Courtesy of Pete Eckert via Lewis & Clark College
The Boley Law Library at Lewis & Clark Law School in Portland, Ore., which will offer a program in the fall on Oregon public records law.
Oregon newsrooms seeking access to public records will have more legal support this fall under a pilot project from Oregon Public Broadcasting and the Lewis and Clark Law School in Portland.
The Public Records and Government Transparency Project will train law students and provide free legal services to local newsrooms that need help disputing fees or denials of their public records requests.
The one-year pilot program will train six law students each semester. They will attend a weekly seminar taught by two OPB lawyers and gain experience by working with volunteer attorneys for up to 10 hours per week. The volunteer lawyers, who are external to OPB and the law school, will oversee the students as they help journalists across the state gain access to public records.
Lewis and Clark Law School plans to publish an intake form in July for journalists seeking help with their records requests, said Jo Perini-Abbott, professor of practice and director of the Center for Advocacy at Lewis & Clark Law School, who helped develop the project and its underlying curriculum.
In development since November, the project builds off of a longstanding relationship between OPB and the law school, said Rebecca Morris, OPB VP and general counsel. Her office has long hosted externs from the law school.

The initiative aims to improve access to public records at a time when Oregon journalists’ requests for them have become more and more costly, with fees sometimes in the thousands of dollars, according to Investigate West. Its 2024 investigative report found that public records offices can use fees to convince requesters to narrow the records they want to access and to deter vexatious requesters who repeatedly seek unreasonably large swaths of information.
In announcing its public records project, OPB said it is currently the only media organization in Oregon with in-house counsel to assist with records requests.
The initiative relies on existing OPB resources and is unlikely to be affected by potential CPB funding cuts, said Morris.
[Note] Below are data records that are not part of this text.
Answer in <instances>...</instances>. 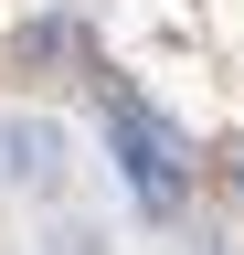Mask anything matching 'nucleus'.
Listing matches in <instances>:
<instances>
[{
	"label": "nucleus",
	"instance_id": "1",
	"mask_svg": "<svg viewBox=\"0 0 244 255\" xmlns=\"http://www.w3.org/2000/svg\"><path fill=\"white\" fill-rule=\"evenodd\" d=\"M106 138H117V170H128L138 213H180V191H191V170H180V138H170L149 107H138L128 85L106 96Z\"/></svg>",
	"mask_w": 244,
	"mask_h": 255
},
{
	"label": "nucleus",
	"instance_id": "2",
	"mask_svg": "<svg viewBox=\"0 0 244 255\" xmlns=\"http://www.w3.org/2000/svg\"><path fill=\"white\" fill-rule=\"evenodd\" d=\"M234 181H244V149H234Z\"/></svg>",
	"mask_w": 244,
	"mask_h": 255
}]
</instances>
OPB receives about $5 million from CPB annually, about 9% of its budget.
The project’s pilot year also fits with OPB’s overall strategy, Morris said. She hopes to see the program expand after the pilot phase.
“It’s a lot of test and learn. Start small, move quickly, see what you can do and build from there,” Morris said. OPB President and CEO Rachel Smolkin, who began leading the state network last September, “really liked the light touch, the quickness and also just the real collaboration and focus on adding benefit to the community, adding benefit to journalism, adding experience for the law students, building more lawyers in the state of Oregon with this kind of experience.”
How the program will work
After a journalist submits an intake form, one of the volunteer attorneys will evaluate the request. They will weigh public interest considerations, consider whether there’s a valid legal case for disputing a denial or fee, Perini-Abbott said. They’ll also evaluate the pedagogical value of taking on the case for students.
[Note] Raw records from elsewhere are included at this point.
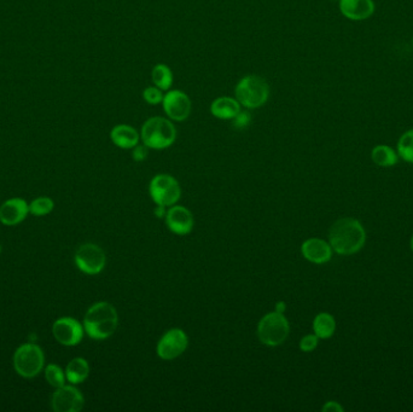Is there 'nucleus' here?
I'll return each mask as SVG.
<instances>
[{
    "label": "nucleus",
    "instance_id": "11",
    "mask_svg": "<svg viewBox=\"0 0 413 412\" xmlns=\"http://www.w3.org/2000/svg\"><path fill=\"white\" fill-rule=\"evenodd\" d=\"M84 396L78 388L62 386L52 396V408L56 412H79L84 408Z\"/></svg>",
    "mask_w": 413,
    "mask_h": 412
},
{
    "label": "nucleus",
    "instance_id": "10",
    "mask_svg": "<svg viewBox=\"0 0 413 412\" xmlns=\"http://www.w3.org/2000/svg\"><path fill=\"white\" fill-rule=\"evenodd\" d=\"M162 107L168 119L176 122L188 120L192 110L190 97L180 90H168L163 96Z\"/></svg>",
    "mask_w": 413,
    "mask_h": 412
},
{
    "label": "nucleus",
    "instance_id": "30",
    "mask_svg": "<svg viewBox=\"0 0 413 412\" xmlns=\"http://www.w3.org/2000/svg\"><path fill=\"white\" fill-rule=\"evenodd\" d=\"M321 410L324 412H343L342 405L337 401H328Z\"/></svg>",
    "mask_w": 413,
    "mask_h": 412
},
{
    "label": "nucleus",
    "instance_id": "17",
    "mask_svg": "<svg viewBox=\"0 0 413 412\" xmlns=\"http://www.w3.org/2000/svg\"><path fill=\"white\" fill-rule=\"evenodd\" d=\"M139 138L140 134L133 126L121 125L114 126L112 132H110V139L112 142L121 149H133L134 146L139 144Z\"/></svg>",
    "mask_w": 413,
    "mask_h": 412
},
{
    "label": "nucleus",
    "instance_id": "14",
    "mask_svg": "<svg viewBox=\"0 0 413 412\" xmlns=\"http://www.w3.org/2000/svg\"><path fill=\"white\" fill-rule=\"evenodd\" d=\"M333 248L329 242L324 241L321 238H309L302 243L301 253L306 260L313 264H325L333 258Z\"/></svg>",
    "mask_w": 413,
    "mask_h": 412
},
{
    "label": "nucleus",
    "instance_id": "18",
    "mask_svg": "<svg viewBox=\"0 0 413 412\" xmlns=\"http://www.w3.org/2000/svg\"><path fill=\"white\" fill-rule=\"evenodd\" d=\"M241 110L242 105L232 97H219L210 105V114L219 120L231 121Z\"/></svg>",
    "mask_w": 413,
    "mask_h": 412
},
{
    "label": "nucleus",
    "instance_id": "9",
    "mask_svg": "<svg viewBox=\"0 0 413 412\" xmlns=\"http://www.w3.org/2000/svg\"><path fill=\"white\" fill-rule=\"evenodd\" d=\"M188 345V335L185 331L178 328L168 330L160 339L156 352L160 358L163 360H172L178 358L186 351Z\"/></svg>",
    "mask_w": 413,
    "mask_h": 412
},
{
    "label": "nucleus",
    "instance_id": "27",
    "mask_svg": "<svg viewBox=\"0 0 413 412\" xmlns=\"http://www.w3.org/2000/svg\"><path fill=\"white\" fill-rule=\"evenodd\" d=\"M318 343H319V337L316 334H309L301 339L300 350L302 352H312L317 348Z\"/></svg>",
    "mask_w": 413,
    "mask_h": 412
},
{
    "label": "nucleus",
    "instance_id": "33",
    "mask_svg": "<svg viewBox=\"0 0 413 412\" xmlns=\"http://www.w3.org/2000/svg\"><path fill=\"white\" fill-rule=\"evenodd\" d=\"M409 247H411V250L413 252V236L412 238H411V242H409Z\"/></svg>",
    "mask_w": 413,
    "mask_h": 412
},
{
    "label": "nucleus",
    "instance_id": "23",
    "mask_svg": "<svg viewBox=\"0 0 413 412\" xmlns=\"http://www.w3.org/2000/svg\"><path fill=\"white\" fill-rule=\"evenodd\" d=\"M397 153L406 163H413V129L401 136L397 142Z\"/></svg>",
    "mask_w": 413,
    "mask_h": 412
},
{
    "label": "nucleus",
    "instance_id": "34",
    "mask_svg": "<svg viewBox=\"0 0 413 412\" xmlns=\"http://www.w3.org/2000/svg\"><path fill=\"white\" fill-rule=\"evenodd\" d=\"M334 1H340V0H334Z\"/></svg>",
    "mask_w": 413,
    "mask_h": 412
},
{
    "label": "nucleus",
    "instance_id": "29",
    "mask_svg": "<svg viewBox=\"0 0 413 412\" xmlns=\"http://www.w3.org/2000/svg\"><path fill=\"white\" fill-rule=\"evenodd\" d=\"M148 154H149V148L148 146H134L133 148V153H132V156H133L134 161H137V163H142L144 161L146 158H148Z\"/></svg>",
    "mask_w": 413,
    "mask_h": 412
},
{
    "label": "nucleus",
    "instance_id": "19",
    "mask_svg": "<svg viewBox=\"0 0 413 412\" xmlns=\"http://www.w3.org/2000/svg\"><path fill=\"white\" fill-rule=\"evenodd\" d=\"M313 331L319 340H326L333 337L336 331V321L330 313L321 312L316 316L313 321Z\"/></svg>",
    "mask_w": 413,
    "mask_h": 412
},
{
    "label": "nucleus",
    "instance_id": "1",
    "mask_svg": "<svg viewBox=\"0 0 413 412\" xmlns=\"http://www.w3.org/2000/svg\"><path fill=\"white\" fill-rule=\"evenodd\" d=\"M366 242V231L354 218H342L330 228L329 243L335 253L353 255L363 249Z\"/></svg>",
    "mask_w": 413,
    "mask_h": 412
},
{
    "label": "nucleus",
    "instance_id": "20",
    "mask_svg": "<svg viewBox=\"0 0 413 412\" xmlns=\"http://www.w3.org/2000/svg\"><path fill=\"white\" fill-rule=\"evenodd\" d=\"M90 374V365L84 358L73 359L66 369V377L73 384L84 382Z\"/></svg>",
    "mask_w": 413,
    "mask_h": 412
},
{
    "label": "nucleus",
    "instance_id": "24",
    "mask_svg": "<svg viewBox=\"0 0 413 412\" xmlns=\"http://www.w3.org/2000/svg\"><path fill=\"white\" fill-rule=\"evenodd\" d=\"M45 377L47 382L50 383L51 386L54 388L62 387L66 382V374L56 364L47 365L45 370Z\"/></svg>",
    "mask_w": 413,
    "mask_h": 412
},
{
    "label": "nucleus",
    "instance_id": "15",
    "mask_svg": "<svg viewBox=\"0 0 413 412\" xmlns=\"http://www.w3.org/2000/svg\"><path fill=\"white\" fill-rule=\"evenodd\" d=\"M340 11L352 21H364L375 13L373 0H340Z\"/></svg>",
    "mask_w": 413,
    "mask_h": 412
},
{
    "label": "nucleus",
    "instance_id": "31",
    "mask_svg": "<svg viewBox=\"0 0 413 412\" xmlns=\"http://www.w3.org/2000/svg\"><path fill=\"white\" fill-rule=\"evenodd\" d=\"M164 208H166V207L157 206V208L155 209V216L159 218L166 217V213H167V211Z\"/></svg>",
    "mask_w": 413,
    "mask_h": 412
},
{
    "label": "nucleus",
    "instance_id": "3",
    "mask_svg": "<svg viewBox=\"0 0 413 412\" xmlns=\"http://www.w3.org/2000/svg\"><path fill=\"white\" fill-rule=\"evenodd\" d=\"M140 138L143 144L149 149H167L176 142V126L166 117H150L143 124Z\"/></svg>",
    "mask_w": 413,
    "mask_h": 412
},
{
    "label": "nucleus",
    "instance_id": "32",
    "mask_svg": "<svg viewBox=\"0 0 413 412\" xmlns=\"http://www.w3.org/2000/svg\"><path fill=\"white\" fill-rule=\"evenodd\" d=\"M285 308H287L285 307V302H284V301H280V302H278L277 306H275V312L284 313Z\"/></svg>",
    "mask_w": 413,
    "mask_h": 412
},
{
    "label": "nucleus",
    "instance_id": "4",
    "mask_svg": "<svg viewBox=\"0 0 413 412\" xmlns=\"http://www.w3.org/2000/svg\"><path fill=\"white\" fill-rule=\"evenodd\" d=\"M270 85L259 75H246L238 81L234 96L239 105L246 109H259L268 103L270 98Z\"/></svg>",
    "mask_w": 413,
    "mask_h": 412
},
{
    "label": "nucleus",
    "instance_id": "7",
    "mask_svg": "<svg viewBox=\"0 0 413 412\" xmlns=\"http://www.w3.org/2000/svg\"><path fill=\"white\" fill-rule=\"evenodd\" d=\"M149 192L155 204L162 207H172L181 196L178 180L169 175H155L149 185Z\"/></svg>",
    "mask_w": 413,
    "mask_h": 412
},
{
    "label": "nucleus",
    "instance_id": "22",
    "mask_svg": "<svg viewBox=\"0 0 413 412\" xmlns=\"http://www.w3.org/2000/svg\"><path fill=\"white\" fill-rule=\"evenodd\" d=\"M151 79H152L154 86L159 88L162 91H168V90H171L172 85H173V73L167 64L159 63L152 68Z\"/></svg>",
    "mask_w": 413,
    "mask_h": 412
},
{
    "label": "nucleus",
    "instance_id": "6",
    "mask_svg": "<svg viewBox=\"0 0 413 412\" xmlns=\"http://www.w3.org/2000/svg\"><path fill=\"white\" fill-rule=\"evenodd\" d=\"M13 367L17 374L25 379L37 376L44 367L42 348L33 343L20 346L13 355Z\"/></svg>",
    "mask_w": 413,
    "mask_h": 412
},
{
    "label": "nucleus",
    "instance_id": "16",
    "mask_svg": "<svg viewBox=\"0 0 413 412\" xmlns=\"http://www.w3.org/2000/svg\"><path fill=\"white\" fill-rule=\"evenodd\" d=\"M30 212V206L22 199H11L0 207V221L4 225L13 226L21 223Z\"/></svg>",
    "mask_w": 413,
    "mask_h": 412
},
{
    "label": "nucleus",
    "instance_id": "13",
    "mask_svg": "<svg viewBox=\"0 0 413 412\" xmlns=\"http://www.w3.org/2000/svg\"><path fill=\"white\" fill-rule=\"evenodd\" d=\"M166 225L176 235H188L193 229V216L186 207L172 206L166 213Z\"/></svg>",
    "mask_w": 413,
    "mask_h": 412
},
{
    "label": "nucleus",
    "instance_id": "5",
    "mask_svg": "<svg viewBox=\"0 0 413 412\" xmlns=\"http://www.w3.org/2000/svg\"><path fill=\"white\" fill-rule=\"evenodd\" d=\"M290 325L284 313L270 312L261 318L258 325V336L263 345L277 347L288 339Z\"/></svg>",
    "mask_w": 413,
    "mask_h": 412
},
{
    "label": "nucleus",
    "instance_id": "21",
    "mask_svg": "<svg viewBox=\"0 0 413 412\" xmlns=\"http://www.w3.org/2000/svg\"><path fill=\"white\" fill-rule=\"evenodd\" d=\"M372 161L380 167H393L399 161L397 151L389 146H377L371 151Z\"/></svg>",
    "mask_w": 413,
    "mask_h": 412
},
{
    "label": "nucleus",
    "instance_id": "25",
    "mask_svg": "<svg viewBox=\"0 0 413 412\" xmlns=\"http://www.w3.org/2000/svg\"><path fill=\"white\" fill-rule=\"evenodd\" d=\"M54 209V201L49 197H39L30 204V212L34 216H45Z\"/></svg>",
    "mask_w": 413,
    "mask_h": 412
},
{
    "label": "nucleus",
    "instance_id": "28",
    "mask_svg": "<svg viewBox=\"0 0 413 412\" xmlns=\"http://www.w3.org/2000/svg\"><path fill=\"white\" fill-rule=\"evenodd\" d=\"M232 125L234 129H246L248 126L251 125V115L249 112H238L237 115L232 119Z\"/></svg>",
    "mask_w": 413,
    "mask_h": 412
},
{
    "label": "nucleus",
    "instance_id": "26",
    "mask_svg": "<svg viewBox=\"0 0 413 412\" xmlns=\"http://www.w3.org/2000/svg\"><path fill=\"white\" fill-rule=\"evenodd\" d=\"M162 90H160L156 86H149V88H144L143 91V98L145 100L148 105H157L162 103L163 100Z\"/></svg>",
    "mask_w": 413,
    "mask_h": 412
},
{
    "label": "nucleus",
    "instance_id": "2",
    "mask_svg": "<svg viewBox=\"0 0 413 412\" xmlns=\"http://www.w3.org/2000/svg\"><path fill=\"white\" fill-rule=\"evenodd\" d=\"M119 316L113 305L102 301L92 305L85 314L84 329L95 340H105L117 329Z\"/></svg>",
    "mask_w": 413,
    "mask_h": 412
},
{
    "label": "nucleus",
    "instance_id": "12",
    "mask_svg": "<svg viewBox=\"0 0 413 412\" xmlns=\"http://www.w3.org/2000/svg\"><path fill=\"white\" fill-rule=\"evenodd\" d=\"M52 333L61 345L76 346L84 337V326L74 318L63 317L54 322Z\"/></svg>",
    "mask_w": 413,
    "mask_h": 412
},
{
    "label": "nucleus",
    "instance_id": "8",
    "mask_svg": "<svg viewBox=\"0 0 413 412\" xmlns=\"http://www.w3.org/2000/svg\"><path fill=\"white\" fill-rule=\"evenodd\" d=\"M104 250L93 243H86L79 247L76 253V266L86 275H97L105 267Z\"/></svg>",
    "mask_w": 413,
    "mask_h": 412
}]
</instances>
If the attorney decides the case has merit, a student will begin working on the case under their supervision.
At this early stage, the partners don’t have a set limit on the number of requests the project will be able to take on. The students will collectively work up to 60 hours each week, Perini-Abbott said. As the project progresses, they’ll see how many cases the students’ working capacity will allow.
“A really important point for this is that we are all going to be learning,” Morris said. “The students will be learning. We will be learning. What is the appetite? What is the need? What is the interest from the students? … It’s a test and learn, and I’m just really excited to see what we learn.”
While the project partners may not know the size of the caseload, they are aware of the need for this kind of work in Oregon.
The need: Fewer attorneys, higher fees
The number of practicing lawyers in Oregon with expertise in public records and First Amendment law is shrinking, Morris said. This problem is part of what the project hopes to help address.
“When newspapers and other media outlets need legal support, they may not be getting support from lawyers who know the ins and outs and the tricks of making these arguments,” she said.
With that in mind, she said the project has several goals: provide services to local journalists and newsrooms that likely otherwise could not afford them, train students with practical experience and get more information out to lawyers in the state about public records law.
The project could also help news organizations in what Perini-Abbott called rural legal deserts, including areas in multiple states where lawyers aren’t available within a 100-mile radius.
“Ensuring that this is a skill set that gets carried out to legal deserts is an important thing that the program can do,” she said.
Data aggregator companies are another complicating factor, Morris said. Requests from data aggregators have increased so much that local public records offices — which are often under-resourced — might deny fee waivers out of need to fund their operations.
Records offices sometimes deny fee waivers, even those with a legitimate public interest, because they’re trying to recoup their expenses, she said. “They’re trying to keep their processes going.”
Morris also pointed to several bills pending in the Oregon State Legislature that propose to limit access to public records, observing that they are “trying to make things harder in interesting ways.” The legislative session concludes June 29, making the fate of these bills uncertain at Current’s deadline.